### Exercise requirements
Arrange the lines of the records from the line containing "How much distance separates the camera" through the line containing "7.28 meters" as a numbered list, skipping any blank lines.

### Excerpted data
§

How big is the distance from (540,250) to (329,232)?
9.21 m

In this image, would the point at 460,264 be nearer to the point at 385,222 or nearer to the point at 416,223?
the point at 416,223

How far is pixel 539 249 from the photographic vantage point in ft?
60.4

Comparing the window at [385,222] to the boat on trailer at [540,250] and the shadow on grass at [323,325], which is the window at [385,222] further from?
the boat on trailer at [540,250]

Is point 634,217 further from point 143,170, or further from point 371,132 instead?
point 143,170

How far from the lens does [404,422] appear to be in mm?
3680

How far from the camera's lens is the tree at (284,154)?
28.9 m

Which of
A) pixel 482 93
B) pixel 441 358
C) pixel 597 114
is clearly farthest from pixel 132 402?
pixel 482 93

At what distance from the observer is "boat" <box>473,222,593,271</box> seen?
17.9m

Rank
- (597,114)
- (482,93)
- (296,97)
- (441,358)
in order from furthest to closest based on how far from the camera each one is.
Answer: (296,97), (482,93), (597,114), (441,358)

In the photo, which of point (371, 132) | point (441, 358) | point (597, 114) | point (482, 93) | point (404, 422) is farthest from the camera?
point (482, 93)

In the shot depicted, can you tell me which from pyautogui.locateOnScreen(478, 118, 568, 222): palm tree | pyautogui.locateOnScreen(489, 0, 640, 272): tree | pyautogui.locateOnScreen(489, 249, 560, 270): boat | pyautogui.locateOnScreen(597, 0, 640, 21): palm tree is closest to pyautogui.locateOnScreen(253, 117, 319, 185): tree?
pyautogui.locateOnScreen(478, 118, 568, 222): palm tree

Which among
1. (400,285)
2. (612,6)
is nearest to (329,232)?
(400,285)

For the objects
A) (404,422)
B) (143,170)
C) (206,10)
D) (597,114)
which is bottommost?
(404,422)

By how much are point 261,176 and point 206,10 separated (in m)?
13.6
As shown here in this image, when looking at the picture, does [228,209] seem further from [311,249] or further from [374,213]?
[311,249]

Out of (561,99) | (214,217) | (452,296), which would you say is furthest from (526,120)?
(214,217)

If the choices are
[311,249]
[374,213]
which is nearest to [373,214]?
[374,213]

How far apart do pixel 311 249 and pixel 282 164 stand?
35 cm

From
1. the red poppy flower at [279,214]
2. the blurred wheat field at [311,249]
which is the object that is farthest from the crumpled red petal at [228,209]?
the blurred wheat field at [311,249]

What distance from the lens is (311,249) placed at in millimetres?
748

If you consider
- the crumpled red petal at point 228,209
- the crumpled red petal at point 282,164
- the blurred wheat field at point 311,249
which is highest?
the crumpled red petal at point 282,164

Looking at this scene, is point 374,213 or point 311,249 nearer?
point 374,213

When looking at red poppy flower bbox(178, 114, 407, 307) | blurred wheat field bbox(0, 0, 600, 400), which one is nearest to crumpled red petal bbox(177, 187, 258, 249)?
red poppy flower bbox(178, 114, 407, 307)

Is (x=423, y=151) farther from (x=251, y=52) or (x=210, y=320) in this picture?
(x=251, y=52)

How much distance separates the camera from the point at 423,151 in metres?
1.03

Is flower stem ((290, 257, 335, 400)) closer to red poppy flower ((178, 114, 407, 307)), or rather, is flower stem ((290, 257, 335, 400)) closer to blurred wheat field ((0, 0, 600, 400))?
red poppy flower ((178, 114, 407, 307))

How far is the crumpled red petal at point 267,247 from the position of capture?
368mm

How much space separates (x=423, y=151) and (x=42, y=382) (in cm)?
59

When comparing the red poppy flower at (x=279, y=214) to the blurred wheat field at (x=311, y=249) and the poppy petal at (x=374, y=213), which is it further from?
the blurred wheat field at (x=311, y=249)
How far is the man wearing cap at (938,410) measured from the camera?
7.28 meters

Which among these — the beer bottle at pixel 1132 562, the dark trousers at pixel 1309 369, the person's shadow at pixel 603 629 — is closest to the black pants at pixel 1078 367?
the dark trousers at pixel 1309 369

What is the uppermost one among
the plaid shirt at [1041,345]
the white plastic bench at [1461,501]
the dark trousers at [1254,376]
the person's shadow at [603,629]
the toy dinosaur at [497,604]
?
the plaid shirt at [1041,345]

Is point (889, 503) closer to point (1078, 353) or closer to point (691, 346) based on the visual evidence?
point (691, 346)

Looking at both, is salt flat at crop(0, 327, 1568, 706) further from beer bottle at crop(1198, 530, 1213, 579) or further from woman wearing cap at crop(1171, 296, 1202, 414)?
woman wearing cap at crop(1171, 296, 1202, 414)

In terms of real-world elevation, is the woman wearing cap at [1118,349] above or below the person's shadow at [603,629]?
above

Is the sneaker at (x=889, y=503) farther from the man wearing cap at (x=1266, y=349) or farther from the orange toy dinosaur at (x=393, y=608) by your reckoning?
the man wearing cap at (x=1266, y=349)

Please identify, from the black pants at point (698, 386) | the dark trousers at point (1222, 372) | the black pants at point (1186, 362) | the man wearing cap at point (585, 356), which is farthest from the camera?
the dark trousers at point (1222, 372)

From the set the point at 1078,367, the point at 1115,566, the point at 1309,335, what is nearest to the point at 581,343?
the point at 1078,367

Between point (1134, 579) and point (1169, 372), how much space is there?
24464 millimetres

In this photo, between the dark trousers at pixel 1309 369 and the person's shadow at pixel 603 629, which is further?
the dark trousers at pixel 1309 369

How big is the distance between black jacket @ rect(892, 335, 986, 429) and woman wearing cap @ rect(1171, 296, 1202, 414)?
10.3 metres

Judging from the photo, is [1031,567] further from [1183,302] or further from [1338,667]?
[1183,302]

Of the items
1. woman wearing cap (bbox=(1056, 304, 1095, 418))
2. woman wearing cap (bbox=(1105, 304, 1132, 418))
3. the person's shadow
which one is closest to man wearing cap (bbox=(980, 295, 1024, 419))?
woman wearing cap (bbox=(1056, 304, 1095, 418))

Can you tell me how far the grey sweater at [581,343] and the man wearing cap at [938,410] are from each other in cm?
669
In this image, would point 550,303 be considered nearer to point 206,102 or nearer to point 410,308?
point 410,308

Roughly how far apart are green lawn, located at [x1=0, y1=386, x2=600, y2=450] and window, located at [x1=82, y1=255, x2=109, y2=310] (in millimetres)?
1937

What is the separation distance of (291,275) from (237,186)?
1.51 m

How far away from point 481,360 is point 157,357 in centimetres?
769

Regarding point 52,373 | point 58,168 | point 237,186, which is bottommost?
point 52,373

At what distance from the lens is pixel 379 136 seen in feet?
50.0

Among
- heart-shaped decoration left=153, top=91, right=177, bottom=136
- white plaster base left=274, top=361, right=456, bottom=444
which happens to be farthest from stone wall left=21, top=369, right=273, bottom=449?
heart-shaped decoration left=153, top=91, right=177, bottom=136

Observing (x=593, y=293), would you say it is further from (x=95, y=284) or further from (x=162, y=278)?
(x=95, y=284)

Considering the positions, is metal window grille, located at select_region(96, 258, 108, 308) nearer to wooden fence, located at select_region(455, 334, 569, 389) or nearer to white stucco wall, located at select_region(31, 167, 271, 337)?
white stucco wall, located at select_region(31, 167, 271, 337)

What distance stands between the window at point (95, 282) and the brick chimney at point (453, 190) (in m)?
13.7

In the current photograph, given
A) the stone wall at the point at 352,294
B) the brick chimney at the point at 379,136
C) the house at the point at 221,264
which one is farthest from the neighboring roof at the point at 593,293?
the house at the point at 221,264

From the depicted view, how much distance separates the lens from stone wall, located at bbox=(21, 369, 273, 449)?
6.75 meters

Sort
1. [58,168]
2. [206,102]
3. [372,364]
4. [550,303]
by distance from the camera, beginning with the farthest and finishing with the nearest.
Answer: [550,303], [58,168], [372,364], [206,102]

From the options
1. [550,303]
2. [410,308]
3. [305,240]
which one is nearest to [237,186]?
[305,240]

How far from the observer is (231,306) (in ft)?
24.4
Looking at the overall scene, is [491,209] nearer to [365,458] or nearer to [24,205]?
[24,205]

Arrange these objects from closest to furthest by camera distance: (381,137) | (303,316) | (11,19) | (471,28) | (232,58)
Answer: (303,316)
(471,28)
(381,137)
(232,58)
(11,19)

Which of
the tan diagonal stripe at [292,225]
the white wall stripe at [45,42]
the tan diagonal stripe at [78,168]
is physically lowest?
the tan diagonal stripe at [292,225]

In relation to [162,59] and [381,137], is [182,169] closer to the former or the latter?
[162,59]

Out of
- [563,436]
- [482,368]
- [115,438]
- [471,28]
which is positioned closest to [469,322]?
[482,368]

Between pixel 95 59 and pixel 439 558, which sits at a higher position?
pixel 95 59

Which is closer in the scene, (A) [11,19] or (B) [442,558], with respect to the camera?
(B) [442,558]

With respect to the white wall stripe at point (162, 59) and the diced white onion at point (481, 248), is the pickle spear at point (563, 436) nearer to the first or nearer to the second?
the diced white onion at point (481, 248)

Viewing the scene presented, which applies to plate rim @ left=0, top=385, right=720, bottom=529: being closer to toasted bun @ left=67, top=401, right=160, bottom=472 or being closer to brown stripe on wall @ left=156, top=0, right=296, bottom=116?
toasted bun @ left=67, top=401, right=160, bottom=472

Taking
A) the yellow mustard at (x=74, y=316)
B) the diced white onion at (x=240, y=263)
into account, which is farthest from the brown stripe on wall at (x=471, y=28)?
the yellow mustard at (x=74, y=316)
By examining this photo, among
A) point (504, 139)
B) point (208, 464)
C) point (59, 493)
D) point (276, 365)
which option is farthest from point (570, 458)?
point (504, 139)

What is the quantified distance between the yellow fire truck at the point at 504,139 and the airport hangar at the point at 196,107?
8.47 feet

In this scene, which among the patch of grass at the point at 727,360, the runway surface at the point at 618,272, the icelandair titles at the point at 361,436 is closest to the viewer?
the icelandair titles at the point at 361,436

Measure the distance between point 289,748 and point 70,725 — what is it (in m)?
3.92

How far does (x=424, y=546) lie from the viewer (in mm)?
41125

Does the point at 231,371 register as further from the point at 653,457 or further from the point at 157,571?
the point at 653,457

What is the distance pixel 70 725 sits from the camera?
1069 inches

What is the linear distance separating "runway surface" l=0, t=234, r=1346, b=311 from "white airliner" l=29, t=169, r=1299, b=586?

§

### Output of the exercise
1. How much distance separates the camera from the point at 423,151 in metres?
2. 1.03
3. Is flower stem ((290, 257, 335, 400)) closer to red poppy flower ((178, 114, 407, 307)), or rather, is flower stem ((290, 257, 335, 400)) closer to blurred wheat field ((0, 0, 600, 400))?
4. red poppy flower ((178, 114, 407, 307))
5. How far is the crumpled red petal at point 267,247 from the position of capture?
6. 368mm
7. How much space separates (x=423, y=151) and (x=42, y=382) (in cm)?
8. 59
9. When comparing the red poppy flower at (x=279, y=214) to the blurred wheat field at (x=311, y=249) and the poppy petal at (x=374, y=213), which is it further from?
10. the blurred wheat field at (x=311, y=249)
11. How far is the man wearing cap at (938,410) measured from the camera?
12. 7.28 meters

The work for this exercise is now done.